K: It would probably have been more striking if Silverberg had omitted the whole ‘one’ business and gone with what showed up very briefly during Kinnal’s abortive visit to Glin — which is to speak without even mentioning yourself at all. Not even the copout ‘one’.

J: Yea, ‘one’ is definitely a copout. There are ways to use it where it isn’t a direct substitute for ‘I’, but mostly he didn’t do that.

K: Not at all. So in the end it didn’t really matter that they weren’t using one particular word, they were still referring to themselves directly.

J: It was actually jarring to me when they had no problem with ‘you’. It seemed to say.. hey, there’s a self, right there in front of me.
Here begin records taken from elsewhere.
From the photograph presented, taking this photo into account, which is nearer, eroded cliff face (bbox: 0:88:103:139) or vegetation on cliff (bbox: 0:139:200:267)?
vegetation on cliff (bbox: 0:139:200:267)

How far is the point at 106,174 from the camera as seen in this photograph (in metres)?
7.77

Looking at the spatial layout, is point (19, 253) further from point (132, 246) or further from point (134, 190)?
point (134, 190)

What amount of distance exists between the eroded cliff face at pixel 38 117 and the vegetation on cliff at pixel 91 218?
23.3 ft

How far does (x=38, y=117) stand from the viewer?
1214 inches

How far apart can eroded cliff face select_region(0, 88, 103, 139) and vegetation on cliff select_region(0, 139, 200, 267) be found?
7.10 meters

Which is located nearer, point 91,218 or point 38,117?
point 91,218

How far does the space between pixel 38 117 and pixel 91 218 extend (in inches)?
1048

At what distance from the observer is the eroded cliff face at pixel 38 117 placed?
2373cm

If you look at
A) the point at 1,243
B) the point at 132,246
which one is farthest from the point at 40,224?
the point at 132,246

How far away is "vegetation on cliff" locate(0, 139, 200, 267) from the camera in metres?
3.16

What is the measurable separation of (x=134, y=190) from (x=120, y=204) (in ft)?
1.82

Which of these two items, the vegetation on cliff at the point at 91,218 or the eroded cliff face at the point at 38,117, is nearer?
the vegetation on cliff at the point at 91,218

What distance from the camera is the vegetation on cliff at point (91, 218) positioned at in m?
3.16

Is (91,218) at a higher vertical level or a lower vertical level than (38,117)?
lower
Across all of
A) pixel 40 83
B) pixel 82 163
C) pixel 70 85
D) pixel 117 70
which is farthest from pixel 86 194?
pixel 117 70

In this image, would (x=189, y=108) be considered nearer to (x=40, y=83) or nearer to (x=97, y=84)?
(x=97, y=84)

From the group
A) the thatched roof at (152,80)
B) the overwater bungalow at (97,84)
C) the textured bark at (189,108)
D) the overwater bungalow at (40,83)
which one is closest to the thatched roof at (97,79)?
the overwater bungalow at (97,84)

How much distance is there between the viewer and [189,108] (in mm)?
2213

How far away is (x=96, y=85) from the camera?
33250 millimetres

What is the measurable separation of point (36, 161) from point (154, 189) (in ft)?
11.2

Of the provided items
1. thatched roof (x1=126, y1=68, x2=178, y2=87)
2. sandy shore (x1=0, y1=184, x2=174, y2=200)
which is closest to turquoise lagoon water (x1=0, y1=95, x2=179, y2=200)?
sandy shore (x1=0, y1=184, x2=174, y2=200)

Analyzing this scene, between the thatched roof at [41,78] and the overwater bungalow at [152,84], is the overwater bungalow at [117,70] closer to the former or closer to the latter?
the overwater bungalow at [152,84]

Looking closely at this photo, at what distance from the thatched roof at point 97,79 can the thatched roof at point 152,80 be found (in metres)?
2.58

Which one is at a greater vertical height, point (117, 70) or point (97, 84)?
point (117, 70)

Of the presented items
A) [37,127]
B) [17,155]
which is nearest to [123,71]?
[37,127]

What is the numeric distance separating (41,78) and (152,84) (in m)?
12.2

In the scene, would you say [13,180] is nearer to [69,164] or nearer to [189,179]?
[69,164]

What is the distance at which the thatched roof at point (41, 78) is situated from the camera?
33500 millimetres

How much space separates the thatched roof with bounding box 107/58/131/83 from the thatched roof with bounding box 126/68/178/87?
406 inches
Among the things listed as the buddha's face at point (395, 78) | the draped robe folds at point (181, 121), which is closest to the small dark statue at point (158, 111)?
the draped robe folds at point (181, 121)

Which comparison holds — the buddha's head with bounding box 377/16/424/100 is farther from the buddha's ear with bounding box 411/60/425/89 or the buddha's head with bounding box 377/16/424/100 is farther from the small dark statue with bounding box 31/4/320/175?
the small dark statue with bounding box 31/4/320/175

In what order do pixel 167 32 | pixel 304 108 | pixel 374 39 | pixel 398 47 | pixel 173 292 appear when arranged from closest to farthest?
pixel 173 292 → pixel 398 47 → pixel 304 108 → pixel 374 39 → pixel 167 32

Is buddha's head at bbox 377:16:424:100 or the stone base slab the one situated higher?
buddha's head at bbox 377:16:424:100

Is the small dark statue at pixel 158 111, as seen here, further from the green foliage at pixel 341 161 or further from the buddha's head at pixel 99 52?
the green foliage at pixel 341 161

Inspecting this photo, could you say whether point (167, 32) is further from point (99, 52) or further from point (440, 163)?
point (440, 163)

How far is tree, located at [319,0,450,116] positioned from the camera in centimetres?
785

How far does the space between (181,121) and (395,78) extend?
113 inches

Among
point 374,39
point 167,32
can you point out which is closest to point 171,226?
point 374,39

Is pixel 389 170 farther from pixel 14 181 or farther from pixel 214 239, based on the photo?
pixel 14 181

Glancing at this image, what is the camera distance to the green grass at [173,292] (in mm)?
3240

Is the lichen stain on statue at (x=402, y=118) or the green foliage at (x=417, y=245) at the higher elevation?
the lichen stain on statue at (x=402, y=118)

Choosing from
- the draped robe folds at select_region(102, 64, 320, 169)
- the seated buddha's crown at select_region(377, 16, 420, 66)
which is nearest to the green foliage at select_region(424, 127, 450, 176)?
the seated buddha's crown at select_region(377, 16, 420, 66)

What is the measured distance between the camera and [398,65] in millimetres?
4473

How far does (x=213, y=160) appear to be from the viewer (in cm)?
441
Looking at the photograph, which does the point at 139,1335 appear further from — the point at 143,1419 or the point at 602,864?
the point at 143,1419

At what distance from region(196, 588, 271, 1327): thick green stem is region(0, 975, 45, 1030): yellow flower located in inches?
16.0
K: Yes! I noticed that too. More evidence of poor followthrough in the concept, or was it meant to be some kind of commentary on how an individual could acknowledge the existence of other people, just not themselves?

J: I don’t have faith it was meant like that. I feel like he thought ‘Let’s not use I’ and then stuck to that as he built up this society around it, without really thinking through the ‘we’ and ‘you’ at all.

K: I’m inclined to agree.

J: In the end, I think it’s a pretty forgettable book. And the title doesn’t help either. Unless I start thinking of it as the Menopause Book, I’m not going to remember it.

K: Ha ha ha. Yes, the title is pretty poor. There really didn’t seem to be much changing going on. No matter how many times we were told that Kinnal was shocked by the use of ‘I’ or was being a daring rebel, I never felt convinced he was any different than he always was. And in any case, I can feel the plot of this one already slipping into the plot of Left Hand, so little does it stand out in my mind on its own merits.